◆ **What to do**:
According to the account of abortion services in northwest Montana, for how many years did Susan Cahill perform abortions as a physician assistant?

◆ **Passage for review**:
=== Section Start ===

How Vandalism And Fear Ended Abortion In Northwest Montana
There has never been a welcome mat for abortion service providers in the Flathead Valley, a vast area that stretches over 5,000 square miles in the northwest corner of Montana. Susan Cahill began providing abortions in 1976 in the first clinic to offer the service in the Flathead.
"But that had an arson fire, and then we rebuilt that," she says. "Then we had the anti-choice people try to arrest me for doing abortions when I wasn't a doctor."
Cahill performed abortions as a physician assistant for 38 years. Police testified in a recent trial that in March of 2014, Zachary Klundt took a hammer to the photos in Cahill's office, poured iodine on the floor and tossed files from cabinets. Klundt damaged the building's heating and plumbing and discharged a fire extinguisher. He said he broke into the clinic looking for prescription drugs.
Everything was destroyed in Cahill's clinic.
"I've worked since I was 17," she says. "Everything I've had, I've worked for."
The clinic was in Kalispell, population 20,000. It's the hub of the Flathead Valley, and the largest employer is Kalispell Regional Medical Center. In a town full of health care professionals, Cahill was the only one providing abortions.
"Because I was the only one, I got targeted," she says.

=== Section End ===

◆ **Data extract**:
=== Section Start ===

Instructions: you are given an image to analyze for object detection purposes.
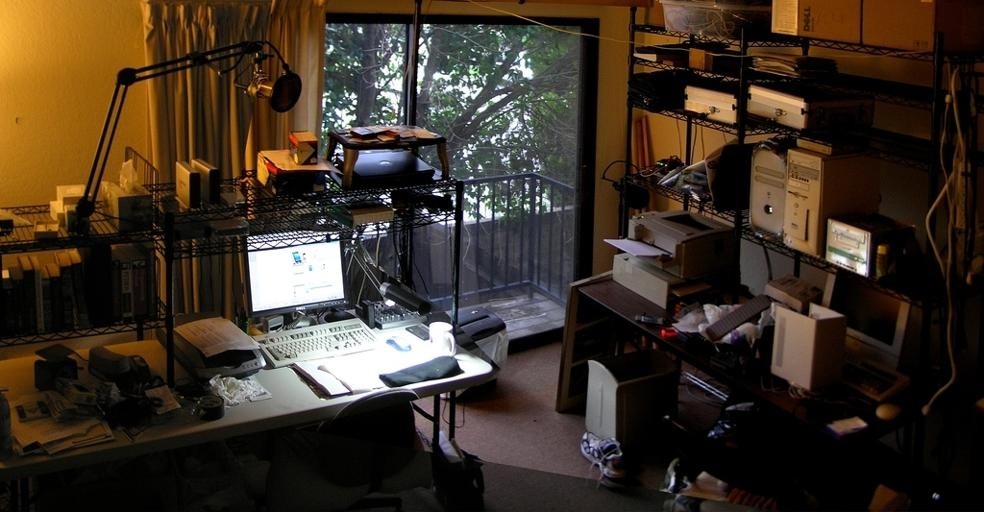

=== Section End ===

◆ **Output for this task**:
38 years.